When the APA enlisted the New York Times to denounce us as “psychiatrists … who should know better,” and the New England Journal of Medicine made the extraordinary exception of publishing an opposing letter by a past APA president at the same time as an original article by a scholar of psychiatric ethics supporting our stance (letters are usually submitted following publication of articles, not invited), the media caved. Within two weeks, inquiries dried up almost completely, and the public experienced “a switch turning off.” To the end of the Trump presidency, questions bombarded our website: “Where are the psychiatrists? Where are the psychologists?”

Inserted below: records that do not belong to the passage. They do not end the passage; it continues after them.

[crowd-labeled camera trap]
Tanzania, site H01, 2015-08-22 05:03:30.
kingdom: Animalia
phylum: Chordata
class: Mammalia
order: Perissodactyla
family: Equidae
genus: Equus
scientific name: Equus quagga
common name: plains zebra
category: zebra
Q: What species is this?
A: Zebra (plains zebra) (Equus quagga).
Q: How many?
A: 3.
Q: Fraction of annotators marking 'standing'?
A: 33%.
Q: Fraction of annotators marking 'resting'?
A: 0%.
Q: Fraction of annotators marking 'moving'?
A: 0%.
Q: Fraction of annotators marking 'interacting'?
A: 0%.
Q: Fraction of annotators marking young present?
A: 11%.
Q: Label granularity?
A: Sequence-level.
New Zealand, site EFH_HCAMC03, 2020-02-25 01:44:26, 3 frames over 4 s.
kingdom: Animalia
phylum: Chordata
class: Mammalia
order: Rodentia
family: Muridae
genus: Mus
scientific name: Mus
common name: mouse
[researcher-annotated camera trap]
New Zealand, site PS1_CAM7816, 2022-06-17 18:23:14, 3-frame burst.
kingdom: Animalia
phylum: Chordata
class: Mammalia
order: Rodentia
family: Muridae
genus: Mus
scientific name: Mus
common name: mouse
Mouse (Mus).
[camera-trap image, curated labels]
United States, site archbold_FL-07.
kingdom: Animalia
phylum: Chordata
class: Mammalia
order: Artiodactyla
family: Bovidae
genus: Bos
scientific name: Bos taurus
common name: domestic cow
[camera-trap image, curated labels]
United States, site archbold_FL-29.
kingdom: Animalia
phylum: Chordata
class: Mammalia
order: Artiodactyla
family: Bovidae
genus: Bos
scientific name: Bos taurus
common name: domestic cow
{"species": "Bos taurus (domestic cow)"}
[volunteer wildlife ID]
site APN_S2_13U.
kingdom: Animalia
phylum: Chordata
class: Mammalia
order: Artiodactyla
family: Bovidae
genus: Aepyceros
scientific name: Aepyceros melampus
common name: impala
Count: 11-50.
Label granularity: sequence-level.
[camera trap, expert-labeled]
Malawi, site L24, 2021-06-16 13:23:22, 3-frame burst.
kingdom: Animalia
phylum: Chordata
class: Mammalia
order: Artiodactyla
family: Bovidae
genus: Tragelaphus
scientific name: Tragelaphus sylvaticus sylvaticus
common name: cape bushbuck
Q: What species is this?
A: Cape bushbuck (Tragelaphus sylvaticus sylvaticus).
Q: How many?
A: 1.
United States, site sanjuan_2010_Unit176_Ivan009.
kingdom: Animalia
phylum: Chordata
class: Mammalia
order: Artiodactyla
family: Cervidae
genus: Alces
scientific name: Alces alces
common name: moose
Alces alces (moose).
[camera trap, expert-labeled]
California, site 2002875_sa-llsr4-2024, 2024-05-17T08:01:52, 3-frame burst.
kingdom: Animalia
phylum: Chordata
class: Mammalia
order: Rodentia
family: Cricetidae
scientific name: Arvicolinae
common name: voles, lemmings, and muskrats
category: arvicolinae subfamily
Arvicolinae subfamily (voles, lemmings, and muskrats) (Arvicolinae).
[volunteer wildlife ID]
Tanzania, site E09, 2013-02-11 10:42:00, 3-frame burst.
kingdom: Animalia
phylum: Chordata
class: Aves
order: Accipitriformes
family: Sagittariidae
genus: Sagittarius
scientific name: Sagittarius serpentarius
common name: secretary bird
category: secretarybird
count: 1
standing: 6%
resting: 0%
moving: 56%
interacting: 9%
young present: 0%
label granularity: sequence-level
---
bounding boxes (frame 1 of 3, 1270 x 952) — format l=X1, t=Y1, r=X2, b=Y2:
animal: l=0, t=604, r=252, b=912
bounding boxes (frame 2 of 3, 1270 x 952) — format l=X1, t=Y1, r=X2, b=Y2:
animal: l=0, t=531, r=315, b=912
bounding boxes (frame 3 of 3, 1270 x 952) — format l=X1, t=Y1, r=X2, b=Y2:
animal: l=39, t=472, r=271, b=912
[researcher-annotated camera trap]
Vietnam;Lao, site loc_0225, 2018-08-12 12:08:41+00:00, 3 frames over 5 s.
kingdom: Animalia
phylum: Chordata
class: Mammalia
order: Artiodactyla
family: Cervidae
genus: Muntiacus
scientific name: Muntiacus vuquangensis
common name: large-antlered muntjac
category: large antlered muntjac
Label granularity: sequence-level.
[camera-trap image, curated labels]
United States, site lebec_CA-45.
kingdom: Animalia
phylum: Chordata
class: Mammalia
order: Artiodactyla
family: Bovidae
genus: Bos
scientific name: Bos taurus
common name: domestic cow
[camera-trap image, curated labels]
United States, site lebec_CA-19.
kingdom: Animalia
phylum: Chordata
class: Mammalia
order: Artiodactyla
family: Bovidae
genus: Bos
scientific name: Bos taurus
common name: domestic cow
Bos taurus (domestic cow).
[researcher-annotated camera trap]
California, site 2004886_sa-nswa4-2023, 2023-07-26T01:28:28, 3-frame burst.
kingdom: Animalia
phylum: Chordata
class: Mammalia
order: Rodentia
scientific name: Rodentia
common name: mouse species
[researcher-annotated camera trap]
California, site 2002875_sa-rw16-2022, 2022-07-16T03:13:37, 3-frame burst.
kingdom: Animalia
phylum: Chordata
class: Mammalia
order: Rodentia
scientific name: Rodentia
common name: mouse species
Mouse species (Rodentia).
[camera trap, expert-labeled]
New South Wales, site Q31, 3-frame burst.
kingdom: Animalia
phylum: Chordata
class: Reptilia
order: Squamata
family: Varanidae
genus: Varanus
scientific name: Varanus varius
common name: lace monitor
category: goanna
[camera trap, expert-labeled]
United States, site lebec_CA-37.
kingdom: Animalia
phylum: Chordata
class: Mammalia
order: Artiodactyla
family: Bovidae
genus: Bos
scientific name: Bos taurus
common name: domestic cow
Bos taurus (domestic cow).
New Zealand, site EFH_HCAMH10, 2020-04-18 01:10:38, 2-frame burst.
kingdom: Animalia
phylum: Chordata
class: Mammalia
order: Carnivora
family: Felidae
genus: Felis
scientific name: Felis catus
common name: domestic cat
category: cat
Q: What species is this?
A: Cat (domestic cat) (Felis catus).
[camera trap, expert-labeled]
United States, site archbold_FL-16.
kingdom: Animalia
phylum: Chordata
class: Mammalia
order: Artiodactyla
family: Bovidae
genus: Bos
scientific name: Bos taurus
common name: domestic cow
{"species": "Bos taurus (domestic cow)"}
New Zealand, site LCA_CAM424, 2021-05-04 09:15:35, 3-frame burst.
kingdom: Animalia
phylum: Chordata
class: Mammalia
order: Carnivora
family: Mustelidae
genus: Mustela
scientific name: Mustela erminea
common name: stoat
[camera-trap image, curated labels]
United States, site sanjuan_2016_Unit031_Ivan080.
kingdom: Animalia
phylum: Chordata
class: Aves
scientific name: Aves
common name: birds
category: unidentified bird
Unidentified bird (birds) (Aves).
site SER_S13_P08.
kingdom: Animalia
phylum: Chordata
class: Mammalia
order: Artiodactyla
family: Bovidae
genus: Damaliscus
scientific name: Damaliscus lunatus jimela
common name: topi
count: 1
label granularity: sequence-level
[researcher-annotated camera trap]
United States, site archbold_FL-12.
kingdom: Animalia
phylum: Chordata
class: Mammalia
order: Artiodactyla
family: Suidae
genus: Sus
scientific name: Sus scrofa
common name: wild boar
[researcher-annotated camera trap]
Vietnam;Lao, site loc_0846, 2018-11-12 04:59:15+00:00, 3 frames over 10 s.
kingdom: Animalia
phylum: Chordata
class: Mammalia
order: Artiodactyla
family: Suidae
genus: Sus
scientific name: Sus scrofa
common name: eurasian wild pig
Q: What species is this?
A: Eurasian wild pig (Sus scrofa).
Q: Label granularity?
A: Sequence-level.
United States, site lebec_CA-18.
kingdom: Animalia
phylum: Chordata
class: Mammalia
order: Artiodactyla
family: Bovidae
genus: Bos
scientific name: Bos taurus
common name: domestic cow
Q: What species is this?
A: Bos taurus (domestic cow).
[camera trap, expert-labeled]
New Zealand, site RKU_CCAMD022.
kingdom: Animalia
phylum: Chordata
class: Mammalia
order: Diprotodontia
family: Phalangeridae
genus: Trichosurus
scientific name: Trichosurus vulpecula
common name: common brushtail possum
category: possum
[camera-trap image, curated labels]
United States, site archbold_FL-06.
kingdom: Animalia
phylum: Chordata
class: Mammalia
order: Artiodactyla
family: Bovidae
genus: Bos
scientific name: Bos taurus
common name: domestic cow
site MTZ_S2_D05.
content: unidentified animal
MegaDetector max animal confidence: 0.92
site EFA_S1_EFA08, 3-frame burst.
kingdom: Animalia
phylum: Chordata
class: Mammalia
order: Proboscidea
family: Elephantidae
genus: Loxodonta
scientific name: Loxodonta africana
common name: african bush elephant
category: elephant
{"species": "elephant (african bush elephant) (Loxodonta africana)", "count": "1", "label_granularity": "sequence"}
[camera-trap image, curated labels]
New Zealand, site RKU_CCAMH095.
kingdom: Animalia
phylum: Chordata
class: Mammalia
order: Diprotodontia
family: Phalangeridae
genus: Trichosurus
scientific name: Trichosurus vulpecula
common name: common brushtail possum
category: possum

Financial conflicts soon became evident, as the APA reaped exceptional federal funding and advantages since its actions, during a time when scientific organizations that did not meet the administration’s ideological or political objectives saw deep funding cuts. A high-ranking officer in the APA directly admitted that financial concerns were behind its decisions. As we have recently stated of a past APA officer and enabler of Donald Trump, we need to investigate the APA, correct the misconceptions it promoted, and clarify the profession’s duty to public health. I resigned from the APA over thirteen years ago because of its pharmaceutical industry ties, and many other members and officers who resigned from the APA over this issue helped form the World Mental Health Coalition, which intends to step in where the APA failed in societal leadership.

The field of medicine recently lost a great figure, Dr. Bernard Lown, closely after the loss of another in Dr. Jerrold Post. Both highlighted the psychological cause of most human struggles. Dr. Lown told me shortly before his passing that he believed the greatest threat to humankind was no longer nuclear weapons but extreme individualism and greed, which gave rise to the Trump presidency. As founder of Physicians for Social Responsibility, he inspired my conception of “psychiatrists for societal responsibility.”

Our next task should be to understand what happened, to prevent dangerous leadership in the future, and to help heal our society’s mental health.

Bandy X. Lee, MD, MDiv, is a forensic psychiatrist and violence expert who resigned from the American Psychiatric Association in 2007 because of its financial ties with the pharmaceutical industry. She is now president of the World Mental Health Coalition, which formed in part to step in where the American Psychiatric Association failed in societal leadership.